# INPUT DATA:

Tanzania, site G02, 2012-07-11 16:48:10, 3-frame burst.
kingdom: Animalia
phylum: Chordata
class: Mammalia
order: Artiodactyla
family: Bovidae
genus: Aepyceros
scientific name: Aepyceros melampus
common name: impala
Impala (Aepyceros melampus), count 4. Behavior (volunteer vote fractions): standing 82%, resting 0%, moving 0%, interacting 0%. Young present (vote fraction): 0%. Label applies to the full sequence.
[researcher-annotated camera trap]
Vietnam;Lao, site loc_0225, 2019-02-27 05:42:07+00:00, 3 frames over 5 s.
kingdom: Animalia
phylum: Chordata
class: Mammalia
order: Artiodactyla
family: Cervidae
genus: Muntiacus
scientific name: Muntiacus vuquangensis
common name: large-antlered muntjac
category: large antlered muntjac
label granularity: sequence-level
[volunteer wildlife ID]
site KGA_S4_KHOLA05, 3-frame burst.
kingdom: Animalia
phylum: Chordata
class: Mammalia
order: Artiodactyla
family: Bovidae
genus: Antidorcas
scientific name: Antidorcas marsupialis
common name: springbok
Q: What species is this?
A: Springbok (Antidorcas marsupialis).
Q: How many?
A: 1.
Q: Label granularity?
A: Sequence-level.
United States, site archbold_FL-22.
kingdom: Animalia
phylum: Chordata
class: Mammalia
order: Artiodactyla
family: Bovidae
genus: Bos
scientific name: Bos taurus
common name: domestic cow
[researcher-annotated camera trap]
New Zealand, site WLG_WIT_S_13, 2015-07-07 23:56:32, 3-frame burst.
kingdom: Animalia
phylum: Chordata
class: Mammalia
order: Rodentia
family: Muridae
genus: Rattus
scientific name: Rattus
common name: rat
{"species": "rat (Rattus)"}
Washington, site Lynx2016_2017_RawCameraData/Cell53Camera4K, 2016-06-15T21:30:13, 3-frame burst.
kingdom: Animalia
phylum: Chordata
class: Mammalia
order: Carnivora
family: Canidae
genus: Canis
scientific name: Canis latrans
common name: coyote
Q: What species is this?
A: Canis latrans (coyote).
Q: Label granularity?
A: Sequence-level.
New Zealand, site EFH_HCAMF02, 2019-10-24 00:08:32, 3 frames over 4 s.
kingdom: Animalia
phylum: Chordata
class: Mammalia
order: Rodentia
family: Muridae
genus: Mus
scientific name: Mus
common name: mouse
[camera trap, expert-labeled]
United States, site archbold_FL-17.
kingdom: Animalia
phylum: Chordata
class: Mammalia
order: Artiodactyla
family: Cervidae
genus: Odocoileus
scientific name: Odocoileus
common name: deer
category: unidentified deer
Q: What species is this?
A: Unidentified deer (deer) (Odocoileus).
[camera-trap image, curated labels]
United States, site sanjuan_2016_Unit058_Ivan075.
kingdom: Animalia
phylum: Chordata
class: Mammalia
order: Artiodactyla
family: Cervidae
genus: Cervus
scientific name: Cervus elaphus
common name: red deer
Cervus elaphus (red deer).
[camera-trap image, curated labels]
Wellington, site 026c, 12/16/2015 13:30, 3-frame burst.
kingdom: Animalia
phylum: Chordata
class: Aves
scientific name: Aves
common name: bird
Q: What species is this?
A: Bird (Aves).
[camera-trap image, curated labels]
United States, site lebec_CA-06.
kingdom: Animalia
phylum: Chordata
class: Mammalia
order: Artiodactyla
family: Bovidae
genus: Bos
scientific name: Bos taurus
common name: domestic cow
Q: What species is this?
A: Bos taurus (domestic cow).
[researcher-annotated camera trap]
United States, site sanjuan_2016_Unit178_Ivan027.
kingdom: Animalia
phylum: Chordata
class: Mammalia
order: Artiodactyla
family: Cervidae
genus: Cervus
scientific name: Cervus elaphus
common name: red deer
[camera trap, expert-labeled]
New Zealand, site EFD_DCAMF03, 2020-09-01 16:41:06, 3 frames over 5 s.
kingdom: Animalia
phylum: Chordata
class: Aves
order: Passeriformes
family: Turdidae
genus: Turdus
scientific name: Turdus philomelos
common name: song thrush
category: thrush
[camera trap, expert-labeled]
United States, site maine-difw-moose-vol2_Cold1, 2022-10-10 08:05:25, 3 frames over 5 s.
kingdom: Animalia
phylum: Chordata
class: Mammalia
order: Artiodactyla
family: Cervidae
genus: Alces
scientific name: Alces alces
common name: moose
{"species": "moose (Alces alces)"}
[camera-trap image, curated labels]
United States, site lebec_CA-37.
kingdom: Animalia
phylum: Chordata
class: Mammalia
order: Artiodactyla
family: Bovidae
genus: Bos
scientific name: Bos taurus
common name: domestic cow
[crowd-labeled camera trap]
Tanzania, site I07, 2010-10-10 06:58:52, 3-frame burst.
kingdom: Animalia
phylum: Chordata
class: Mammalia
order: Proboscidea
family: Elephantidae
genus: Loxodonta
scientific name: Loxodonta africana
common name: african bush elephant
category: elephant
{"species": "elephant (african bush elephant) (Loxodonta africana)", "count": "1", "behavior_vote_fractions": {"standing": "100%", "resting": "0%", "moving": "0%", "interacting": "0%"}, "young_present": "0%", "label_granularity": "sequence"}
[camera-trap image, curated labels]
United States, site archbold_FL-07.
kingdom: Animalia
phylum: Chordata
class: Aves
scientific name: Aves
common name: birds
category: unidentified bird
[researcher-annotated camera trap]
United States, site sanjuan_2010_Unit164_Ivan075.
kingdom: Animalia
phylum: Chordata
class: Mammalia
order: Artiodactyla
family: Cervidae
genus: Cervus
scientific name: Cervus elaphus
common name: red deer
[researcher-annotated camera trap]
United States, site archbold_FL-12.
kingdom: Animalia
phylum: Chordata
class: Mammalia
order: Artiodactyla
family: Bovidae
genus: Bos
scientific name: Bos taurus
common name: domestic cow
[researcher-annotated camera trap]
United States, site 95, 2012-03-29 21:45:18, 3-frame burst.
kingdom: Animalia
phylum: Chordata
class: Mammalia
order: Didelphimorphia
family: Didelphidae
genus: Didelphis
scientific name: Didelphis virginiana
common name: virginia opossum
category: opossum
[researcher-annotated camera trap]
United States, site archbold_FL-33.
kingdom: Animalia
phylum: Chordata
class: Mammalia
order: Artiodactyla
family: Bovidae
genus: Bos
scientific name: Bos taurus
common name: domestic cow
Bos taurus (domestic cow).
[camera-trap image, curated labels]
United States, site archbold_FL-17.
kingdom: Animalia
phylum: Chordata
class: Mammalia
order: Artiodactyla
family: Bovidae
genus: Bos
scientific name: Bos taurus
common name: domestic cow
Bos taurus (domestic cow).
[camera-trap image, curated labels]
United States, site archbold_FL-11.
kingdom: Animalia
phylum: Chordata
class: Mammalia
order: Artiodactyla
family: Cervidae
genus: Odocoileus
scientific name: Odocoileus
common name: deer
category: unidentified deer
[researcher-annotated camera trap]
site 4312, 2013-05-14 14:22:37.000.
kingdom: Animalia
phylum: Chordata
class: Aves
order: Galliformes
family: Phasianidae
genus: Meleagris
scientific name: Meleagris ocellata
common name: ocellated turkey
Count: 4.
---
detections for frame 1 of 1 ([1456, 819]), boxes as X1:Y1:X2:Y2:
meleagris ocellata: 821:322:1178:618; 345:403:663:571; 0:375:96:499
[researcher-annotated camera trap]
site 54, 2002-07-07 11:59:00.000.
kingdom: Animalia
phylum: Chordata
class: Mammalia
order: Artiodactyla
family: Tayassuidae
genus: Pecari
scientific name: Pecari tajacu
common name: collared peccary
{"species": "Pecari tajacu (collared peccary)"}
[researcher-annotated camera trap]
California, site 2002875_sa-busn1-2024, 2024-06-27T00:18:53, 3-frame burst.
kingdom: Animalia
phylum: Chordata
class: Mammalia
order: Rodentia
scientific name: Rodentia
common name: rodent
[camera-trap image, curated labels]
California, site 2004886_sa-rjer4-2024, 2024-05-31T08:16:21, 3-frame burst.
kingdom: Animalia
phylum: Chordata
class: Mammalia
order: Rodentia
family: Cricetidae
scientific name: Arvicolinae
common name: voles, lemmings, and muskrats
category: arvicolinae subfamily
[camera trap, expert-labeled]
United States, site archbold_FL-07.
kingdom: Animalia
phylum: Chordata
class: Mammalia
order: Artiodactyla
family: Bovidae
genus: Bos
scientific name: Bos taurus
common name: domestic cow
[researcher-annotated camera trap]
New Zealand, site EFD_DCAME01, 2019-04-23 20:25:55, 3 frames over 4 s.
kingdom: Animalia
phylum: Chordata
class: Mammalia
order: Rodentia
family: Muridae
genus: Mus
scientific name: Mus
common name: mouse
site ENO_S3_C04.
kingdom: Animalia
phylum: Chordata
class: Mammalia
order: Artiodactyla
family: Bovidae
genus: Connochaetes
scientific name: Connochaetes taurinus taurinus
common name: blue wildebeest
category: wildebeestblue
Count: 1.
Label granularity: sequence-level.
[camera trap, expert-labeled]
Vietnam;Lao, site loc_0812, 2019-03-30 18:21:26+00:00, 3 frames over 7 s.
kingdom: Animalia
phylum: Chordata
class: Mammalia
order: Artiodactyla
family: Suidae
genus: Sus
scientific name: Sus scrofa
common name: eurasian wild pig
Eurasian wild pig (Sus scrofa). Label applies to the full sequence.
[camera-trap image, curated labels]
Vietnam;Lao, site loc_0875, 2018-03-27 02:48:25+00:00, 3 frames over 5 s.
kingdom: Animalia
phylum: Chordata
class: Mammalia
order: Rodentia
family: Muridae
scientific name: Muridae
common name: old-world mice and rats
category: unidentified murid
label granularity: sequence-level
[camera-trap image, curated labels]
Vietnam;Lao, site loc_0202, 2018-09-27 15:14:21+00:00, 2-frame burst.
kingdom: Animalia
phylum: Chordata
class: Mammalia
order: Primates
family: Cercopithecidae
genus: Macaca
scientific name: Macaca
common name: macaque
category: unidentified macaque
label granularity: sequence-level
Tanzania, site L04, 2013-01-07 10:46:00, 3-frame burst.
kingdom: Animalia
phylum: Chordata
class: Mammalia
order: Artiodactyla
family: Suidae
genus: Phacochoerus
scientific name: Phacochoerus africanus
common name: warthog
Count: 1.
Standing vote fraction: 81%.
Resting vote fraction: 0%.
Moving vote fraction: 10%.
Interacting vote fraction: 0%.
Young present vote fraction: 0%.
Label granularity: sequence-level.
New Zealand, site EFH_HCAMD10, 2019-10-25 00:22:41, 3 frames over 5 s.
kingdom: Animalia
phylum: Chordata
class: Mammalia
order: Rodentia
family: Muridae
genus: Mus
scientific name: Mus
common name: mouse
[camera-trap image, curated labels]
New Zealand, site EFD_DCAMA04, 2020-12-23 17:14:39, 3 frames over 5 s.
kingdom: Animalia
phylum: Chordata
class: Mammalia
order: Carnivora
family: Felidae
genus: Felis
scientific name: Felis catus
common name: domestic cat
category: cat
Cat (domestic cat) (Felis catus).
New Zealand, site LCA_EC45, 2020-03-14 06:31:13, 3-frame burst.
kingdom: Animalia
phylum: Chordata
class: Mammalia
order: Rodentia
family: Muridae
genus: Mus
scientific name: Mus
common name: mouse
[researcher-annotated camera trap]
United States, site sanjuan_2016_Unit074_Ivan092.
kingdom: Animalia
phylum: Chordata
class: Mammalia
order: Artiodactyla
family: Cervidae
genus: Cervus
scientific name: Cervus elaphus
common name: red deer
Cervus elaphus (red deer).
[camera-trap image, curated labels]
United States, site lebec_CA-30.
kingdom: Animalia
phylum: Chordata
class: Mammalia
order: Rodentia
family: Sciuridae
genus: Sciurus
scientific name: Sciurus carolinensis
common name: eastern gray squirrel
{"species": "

# EXERCISE DESCRIPTION:
Set down exactly the lines of the data above, beginning with the line that has "[crowd-labeled camera trap]" and ending with the line that has "category: elephant", and no others.

# OUTPUT FOR THIS EXERCISE:
[crowd-labeled camera trap]
Tanzania, site I07, 2010-10-10 06:58:52, 3-frame burst.
kingdom: Animalia
phylum: Chordata
class: Mammalia
order: Proboscidea
family: Elephantidae
genus: Loxodonta
scientific name: Loxodonta africana
common name: african bush elephant
category: elephant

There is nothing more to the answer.